長岡是好日

2017.03.10

中くらい


3月ともなればさすがの長岡とて春である。

日も高くなり、日暮れも随分と遅くなった。
年が変わって早3ヶ月、もうすぐ年度も変わる。
皆さんはいかがお過ごしでしょうか。

3年前の今ごろは、転職を決めて新潟に帰る準備で大わらわだったころ。
当時の会社では春闘の真っ最中。
そんな中、社を離れるということで、同期や後輩を驚かせてしまったし先輩にも大変迷惑をかけた。
それでも、私の無理を快く受け入れてくれた諸先輩方の顔を思い出すと今も身が引き締まる。

あれから3年。
当時は金輪際の別れというような風情だったのだが、大げさだったと最近はなおさら思う。
考え方次第で、地域や時間の垣根は簡単に越えられる。
「SNS」が広まって久しい。
実際に顔を合わせるに越したことはないと思うが、そうせずとも互いの近況はおおよそ知っているし、ネット上でも「久しぶり」と声を掛け合うこともできる。

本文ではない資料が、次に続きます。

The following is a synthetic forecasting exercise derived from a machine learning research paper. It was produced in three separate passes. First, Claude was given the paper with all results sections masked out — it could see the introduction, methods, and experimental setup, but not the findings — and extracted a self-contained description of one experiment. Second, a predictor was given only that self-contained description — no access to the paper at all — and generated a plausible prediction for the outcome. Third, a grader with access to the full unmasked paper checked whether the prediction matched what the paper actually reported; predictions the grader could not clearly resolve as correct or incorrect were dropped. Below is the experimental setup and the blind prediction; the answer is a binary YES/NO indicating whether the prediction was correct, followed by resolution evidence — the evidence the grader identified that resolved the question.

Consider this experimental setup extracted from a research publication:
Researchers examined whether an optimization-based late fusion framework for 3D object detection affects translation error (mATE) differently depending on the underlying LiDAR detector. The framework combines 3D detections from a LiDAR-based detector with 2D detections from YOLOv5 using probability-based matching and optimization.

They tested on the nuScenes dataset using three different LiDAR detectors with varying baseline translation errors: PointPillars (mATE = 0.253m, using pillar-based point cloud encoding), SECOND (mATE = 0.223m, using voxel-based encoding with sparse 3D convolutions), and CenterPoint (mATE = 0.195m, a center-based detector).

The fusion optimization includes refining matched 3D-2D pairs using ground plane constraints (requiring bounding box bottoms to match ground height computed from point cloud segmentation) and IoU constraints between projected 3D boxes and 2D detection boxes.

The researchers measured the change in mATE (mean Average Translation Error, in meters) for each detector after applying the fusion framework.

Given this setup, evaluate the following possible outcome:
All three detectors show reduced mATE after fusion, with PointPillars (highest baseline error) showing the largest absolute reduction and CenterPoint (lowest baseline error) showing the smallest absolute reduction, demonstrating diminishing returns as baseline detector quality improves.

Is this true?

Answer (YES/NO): NO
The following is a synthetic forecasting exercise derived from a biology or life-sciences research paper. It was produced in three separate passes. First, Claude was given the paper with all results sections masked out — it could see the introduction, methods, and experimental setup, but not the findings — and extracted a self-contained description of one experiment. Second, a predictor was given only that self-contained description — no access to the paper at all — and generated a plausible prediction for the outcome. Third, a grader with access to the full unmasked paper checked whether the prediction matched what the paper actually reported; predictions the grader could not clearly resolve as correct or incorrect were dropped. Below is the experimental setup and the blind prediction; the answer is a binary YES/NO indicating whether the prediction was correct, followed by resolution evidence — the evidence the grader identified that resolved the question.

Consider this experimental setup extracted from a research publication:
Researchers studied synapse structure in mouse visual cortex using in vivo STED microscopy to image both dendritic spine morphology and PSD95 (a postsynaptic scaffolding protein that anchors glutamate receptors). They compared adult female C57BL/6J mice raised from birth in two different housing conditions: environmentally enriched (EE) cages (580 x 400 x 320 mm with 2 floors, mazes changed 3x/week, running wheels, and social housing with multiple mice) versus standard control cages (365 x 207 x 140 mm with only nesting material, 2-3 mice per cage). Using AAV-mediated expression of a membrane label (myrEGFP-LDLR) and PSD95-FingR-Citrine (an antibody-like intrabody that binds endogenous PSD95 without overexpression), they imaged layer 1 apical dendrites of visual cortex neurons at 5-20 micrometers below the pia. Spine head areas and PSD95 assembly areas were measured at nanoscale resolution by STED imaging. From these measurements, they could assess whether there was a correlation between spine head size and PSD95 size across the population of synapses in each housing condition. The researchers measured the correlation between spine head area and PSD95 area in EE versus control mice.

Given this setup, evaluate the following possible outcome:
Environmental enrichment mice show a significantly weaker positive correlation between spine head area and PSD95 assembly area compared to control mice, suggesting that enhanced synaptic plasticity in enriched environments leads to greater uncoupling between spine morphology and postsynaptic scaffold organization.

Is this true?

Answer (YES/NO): NO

先日、以前の同期に赤ちゃんが生まれたということで久しぶりに上京した。
岩手出身で現在は神奈川に住む彼女。
「ずっと東京にいていいのかな」二人でよく話したのを忘れない。
久しぶりに見た彼女は少しふっくらしていて、旦那さんと一緒に迎えてくれた。

「子どもも生まれたし」と彼女。
地元を思う気持ちはありつつも、これからも東京で暮らしていく決意を固めたようだった。
子どもや家庭を前にしては、様々、優先順位は変わらざるを得ないと思うが、それもまた考え方なのだろう。

「普通でいいんだよ」と、祖母はよく私にそう言った。
やりたいことと今できること。
それをどこまで頑張るか。線引きは難しい。

『めでたさも 中くらいなり おらが春』
江戸時代に活躍した俳人、小林一茶は、ある春の日にこう詠んでいる。

中くらい。
それが一番難しい。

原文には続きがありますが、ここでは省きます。